Texte extrait
————————

Lekjaa : « Pourquoi ne pas imaginer des compétitions euro-africaines ? »

Fouzi Lekjaa, le président de la Fédération marocaine, dévoile la stratégie de son pays pour devenir un acteur majeur du continent et quelques pistes de réflexion novatrices.
« Après un peu plus de dix ans à la tête de la Fédération, quel regard portez-vous sur l’évolution du foot au Maroc ?
Pour poser un regard, il faut comprendre quelle philosophie nous anime. Nous n’avons jamais été dans une logique de résultats liés à une compétition. Nous avons voulu travailler en profondeur, les infrastructures, la formation. Donner aux jeunes Marocains les conditions du professionnalisme total.
Le talent a toujours été là mais il fallait travailler sur le segment des 10-20 ans. Il a fallu consolider la force de notre institution sans tout remettre en cause aux premiers vents contraires. Nous avons fait du temps un allié inestimable. Le dernier point, c’est l’horizontalité, nous n’avons pas voulu tout focaliser sur le foot à 11 en équipe nationale masculine, mais sur tous les footballs.
Nous n’avons pas choisi la voie de la facilité. Mais nous sommes persuadés que nous avons pris le chemin le plus pérenne car nous mettons de l’excellence dans tous les domaines. Attention : travailler en profondeur ne signifie pas travailler lentement. Au contraire, pour combler le « gap » qui nous sépare des tout meilleurs, il a fallu aller à un rythme de développement bien plus élevé que la moyenne des autres nations.
Comment a été établi le diagnostic des chantiers à mener ?
Tout est dans les Assises Nationales du Sport de 2008 et la Lettre Royale envoyée à cette occasion par Sa Majesté Mohammed VI : faire du sport un levier de développement humain et d’éducation citoyenne, en appelant à la professionnalisation du secteur et à l’élargissement de la pratique sportive chez les jeunes et chez les femmes, ainsi qu’à la modernisation des structures.
On réfléchit déjà à l’après-Mondial 2030 qui ne doit pas être une fin en soi. Pour mener à bien cette vision, il a fallu s’appuyer sur la passion, s’immerger pleinement, faire ce travail patient d’écoute, de consultation, de dialogue, afin d’établir un audit. La clé, c’est la capacité à décider et à agir. Cela a un coût évidemment. Mais on n’évalue jamais le coût de la non-décision, souvent bien plus élevé.

————————

Données brutes

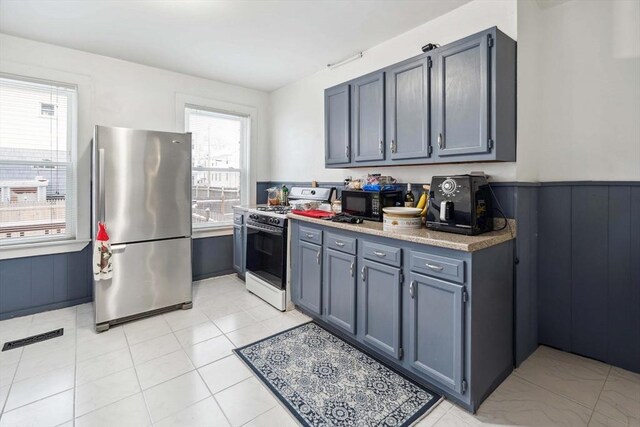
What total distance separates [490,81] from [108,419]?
3.00m

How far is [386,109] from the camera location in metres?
2.59

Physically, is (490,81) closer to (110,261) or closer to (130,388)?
(130,388)

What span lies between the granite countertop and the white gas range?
921 mm

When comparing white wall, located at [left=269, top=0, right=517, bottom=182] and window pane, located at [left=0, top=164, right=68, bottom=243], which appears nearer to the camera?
white wall, located at [left=269, top=0, right=517, bottom=182]

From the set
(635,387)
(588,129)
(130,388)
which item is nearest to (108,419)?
(130,388)

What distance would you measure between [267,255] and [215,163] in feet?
5.56

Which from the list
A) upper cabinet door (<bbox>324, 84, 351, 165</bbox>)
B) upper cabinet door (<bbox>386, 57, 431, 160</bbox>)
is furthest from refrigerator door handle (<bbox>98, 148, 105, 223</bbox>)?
upper cabinet door (<bbox>386, 57, 431, 160</bbox>)

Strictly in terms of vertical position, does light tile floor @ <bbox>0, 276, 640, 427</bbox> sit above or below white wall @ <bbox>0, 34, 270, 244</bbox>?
below

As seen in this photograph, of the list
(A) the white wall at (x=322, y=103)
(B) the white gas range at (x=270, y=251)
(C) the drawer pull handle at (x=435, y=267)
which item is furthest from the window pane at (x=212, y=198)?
(C) the drawer pull handle at (x=435, y=267)

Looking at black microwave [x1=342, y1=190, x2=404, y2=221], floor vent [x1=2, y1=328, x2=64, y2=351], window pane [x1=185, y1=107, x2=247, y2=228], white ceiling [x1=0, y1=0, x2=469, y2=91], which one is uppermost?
white ceiling [x1=0, y1=0, x2=469, y2=91]

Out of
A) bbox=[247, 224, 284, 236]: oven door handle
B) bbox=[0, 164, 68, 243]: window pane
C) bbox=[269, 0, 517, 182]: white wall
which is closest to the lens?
bbox=[269, 0, 517, 182]: white wall

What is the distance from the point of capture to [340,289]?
2508 mm

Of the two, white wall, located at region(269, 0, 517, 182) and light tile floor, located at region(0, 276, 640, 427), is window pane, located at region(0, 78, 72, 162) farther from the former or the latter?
white wall, located at region(269, 0, 517, 182)

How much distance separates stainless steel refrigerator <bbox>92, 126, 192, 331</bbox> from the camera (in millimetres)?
2705
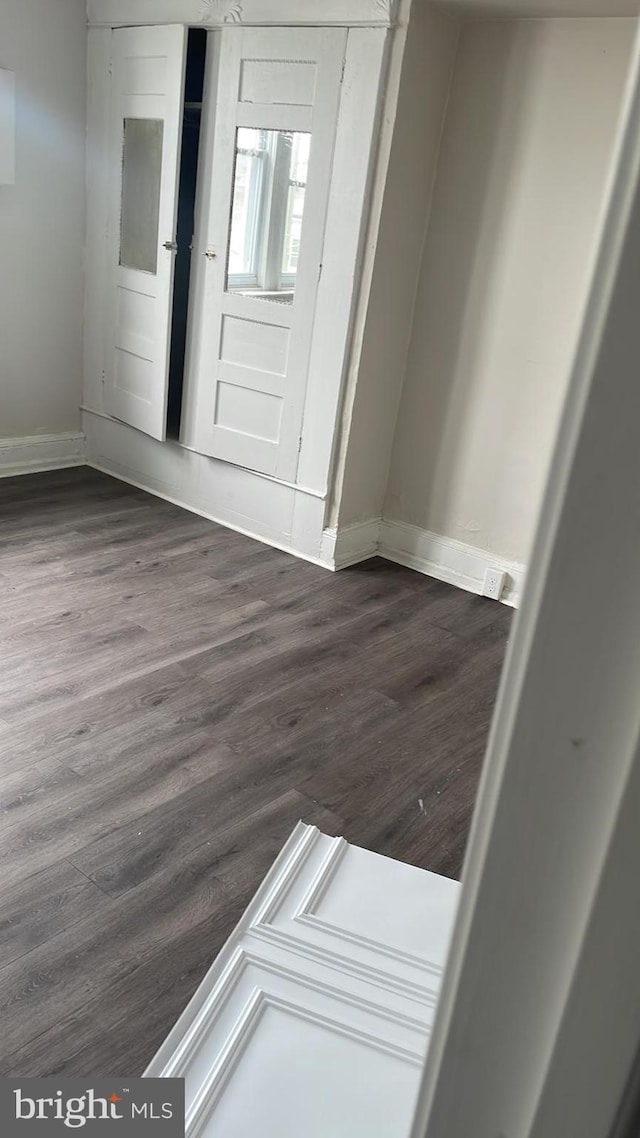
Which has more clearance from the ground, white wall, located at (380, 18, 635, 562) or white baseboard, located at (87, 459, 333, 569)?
white wall, located at (380, 18, 635, 562)

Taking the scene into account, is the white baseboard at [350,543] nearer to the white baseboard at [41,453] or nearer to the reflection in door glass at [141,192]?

————————

Liste des consignes
1 > Dans l'entretien avec Fouzi Lekjaa, sur quelle tranche d'âge fallait-il travailler selon lui ?
2 > Résume l'entretien avec Fouzi Lekjaa en deux phrases.
3 > Écris la suite de l'entretien avec Fouzi Lekjaa, à partir de la fin de sa dernière réponse.

Réponses par consigne
1 > Sur le segment des 10-20 ans.

2 > Fouzi Lekjaa, président de la Fédération marocaine, explique que le Maroc a préféré travailler en profondeur sur les infrastructures, la formation des jeunes et tous les footballs plutôt que de viser des résultats liés à une compétition. Il précise que ce travail s'appuie sur les Assises Nationales du Sport de 2008 et la Lettre Royale de Mohammed VI, et que la clé est la capacité à décider et à agir.

3 >
Y a-t-il aussi la volonté de rayonner à l’international ?
Évidemment, derrière chaque projet d’envergure, il y a du soft power. Mais ça ne résume pas à cela non plus. Prenez l’organisation du Mondial 2030 avec l’Espagne et le Portugal, c’est aussi une question civilisationnelle liée à notre histoire commune. Le Maroc a toujours été le relais entre la civilisation africaine et européenne.
La Coupe du monde est un moment fort pour rafraîchir cette mémoire et envoyer le message que ce pourtour méditerranéen n’est pas condamné à ne traiter que des questions d’immigration et de sécurité, certes indispensables. Il peut redevenir aussi un espace de coopération entre nos peuples. Ici, nous considérons donc que ce sera une Coupe du monde Afrique-Europe.

À quoi pourrait ressembler l’après-Mondial 2030 ?
Un des défis majeurs du football va être sa capacité à être en phase avec la mondialisation. Nous sommes encore dans un football continental, avec les mêmes organisations institutionnelles des origines : la FIFA et des confédérations. Seule l’organisation des compétitions a évolué. Comment parler de mondialisation du football quand sa valeur ajoutée est aussi inéquitablement partagée ?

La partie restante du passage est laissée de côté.